Task requirements →
Answer these questions using the article on Dan Crenshaw and single-payer healthcare.
(a) In which committee's hearing did Crenshaw question the CBO official, and on what day?
(b) What is the name and title of the CBO official he questioned?
(c) At what rates, according to Crenshaw, do all plans call for prices to be set?

Watch Dan Crenshaw Take Everyone To School On Socialist Single-Payer Healthcare

As someone who used to believe that all politicians of every stripe need to be put on a ship and sent off into the wild blue yonder, people like Rep. Dan Crenshaw are starting to change my mind.

Being a military veteran, the Lieutenant has firsthand experience with the federal government and it’s fairly well-intentioned bungling. We couldn’t have possibly gotten luckier than to have a man with his experience and intelligence in Congress.

While most of our coverage of Rep. Crenshaw revolves around his epic clapbacks to Fellow Congresspeople Who Must Not Be Named and setting the occasional misinformed TV personality straight on key issues, the dude’s not just a pundit or a media sensation. He’s a statesman, and he’s doing incredible work within that role.

So, although I’ve been convinced that our federal government is made up of some great people like Lt. Dan, that doesn’t mean it doesn’t need to go keto, shrink by half, and leave important services to the private sector.

Lt. Dan seems to think so too, if his brilliant lesson on single-payer healthcare is any indication.

In a House Budget Committee hearing on Wednesday, Crenshaw laid waste to the false promise that Medicare For All and single-payer systems are better for the poor and those with pre-existing conditions.

“I think it’s time to put to rest the many false promises of Medicare For All and single-payer systems,” Crenshaw said, prefacing a line of questions for the Congressional Budget Office’s (CBO) Deputy Director, Mark Hadley:

Crenshaw asked a handful of very simple questions based on Hadley’s reports, confirming that single-payer healthcare is worse for Americans. The leftists in Congress already know that, but they’re pushing for it anyway. Very low income folks and those with preexisting conditions are just collateral damage in getting their agenda pushed through.

Lt. Dan wasn’t having it.

“A single-payer system has to set prices, and if set at current Medicare rates, which all plans call for, then this drastically cuts the money going to doctors and hospitals. They will have to cut resources. They will hire less. They will buy less equipment. It is simple economics.

Because there are less doctors, wait times will increase. With this newfound world of less doctors and more patients, the government will have to carefully screen—or triage—who gets care and who doesn’t and what kind of care they get, all based on bureaucratic cost-benefit analysis.”

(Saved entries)
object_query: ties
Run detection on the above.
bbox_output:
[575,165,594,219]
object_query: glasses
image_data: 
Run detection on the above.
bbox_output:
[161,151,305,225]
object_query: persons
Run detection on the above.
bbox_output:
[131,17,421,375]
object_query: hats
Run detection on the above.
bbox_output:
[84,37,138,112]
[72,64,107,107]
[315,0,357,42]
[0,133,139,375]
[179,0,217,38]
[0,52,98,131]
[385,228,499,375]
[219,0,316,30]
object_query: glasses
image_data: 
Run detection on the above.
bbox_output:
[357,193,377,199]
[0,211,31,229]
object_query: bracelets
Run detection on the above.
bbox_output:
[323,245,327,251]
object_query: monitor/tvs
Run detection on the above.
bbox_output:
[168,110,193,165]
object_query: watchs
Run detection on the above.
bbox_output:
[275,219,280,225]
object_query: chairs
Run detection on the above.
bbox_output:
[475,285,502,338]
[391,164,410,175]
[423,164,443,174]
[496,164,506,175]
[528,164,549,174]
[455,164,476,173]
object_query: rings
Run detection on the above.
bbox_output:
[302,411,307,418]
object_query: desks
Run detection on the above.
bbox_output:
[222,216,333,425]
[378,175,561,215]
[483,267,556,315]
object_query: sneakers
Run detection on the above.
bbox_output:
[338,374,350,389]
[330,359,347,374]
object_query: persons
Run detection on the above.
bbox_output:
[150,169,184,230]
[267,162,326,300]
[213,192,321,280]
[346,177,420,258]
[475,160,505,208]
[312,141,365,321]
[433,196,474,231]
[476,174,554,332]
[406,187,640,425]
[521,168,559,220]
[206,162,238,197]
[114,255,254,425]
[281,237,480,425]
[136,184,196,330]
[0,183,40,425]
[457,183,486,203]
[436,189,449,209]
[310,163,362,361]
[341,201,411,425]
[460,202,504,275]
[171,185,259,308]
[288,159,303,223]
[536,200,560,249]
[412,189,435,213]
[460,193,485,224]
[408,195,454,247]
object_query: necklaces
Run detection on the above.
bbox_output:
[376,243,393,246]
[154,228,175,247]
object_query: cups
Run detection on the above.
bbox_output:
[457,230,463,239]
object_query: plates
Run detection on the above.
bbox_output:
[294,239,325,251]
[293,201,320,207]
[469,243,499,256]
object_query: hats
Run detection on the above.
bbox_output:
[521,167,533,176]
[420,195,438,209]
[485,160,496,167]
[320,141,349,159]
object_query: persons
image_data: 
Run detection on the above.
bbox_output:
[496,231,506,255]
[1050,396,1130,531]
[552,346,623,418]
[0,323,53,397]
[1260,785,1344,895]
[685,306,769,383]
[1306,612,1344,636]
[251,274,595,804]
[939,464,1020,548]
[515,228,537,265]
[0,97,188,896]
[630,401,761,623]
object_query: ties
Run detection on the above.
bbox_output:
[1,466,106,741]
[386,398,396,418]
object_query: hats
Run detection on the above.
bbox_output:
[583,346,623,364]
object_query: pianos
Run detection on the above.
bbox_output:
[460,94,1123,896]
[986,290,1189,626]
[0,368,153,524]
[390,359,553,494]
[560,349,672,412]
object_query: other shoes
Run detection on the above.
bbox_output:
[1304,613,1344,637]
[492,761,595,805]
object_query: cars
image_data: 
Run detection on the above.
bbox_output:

Answer section →
(a) A House Budget Committee hearing, on Wednesday.
(b) Mark Hadley, the Congressional Budget Office's Deputy Director.
(c) Current Medicare rates.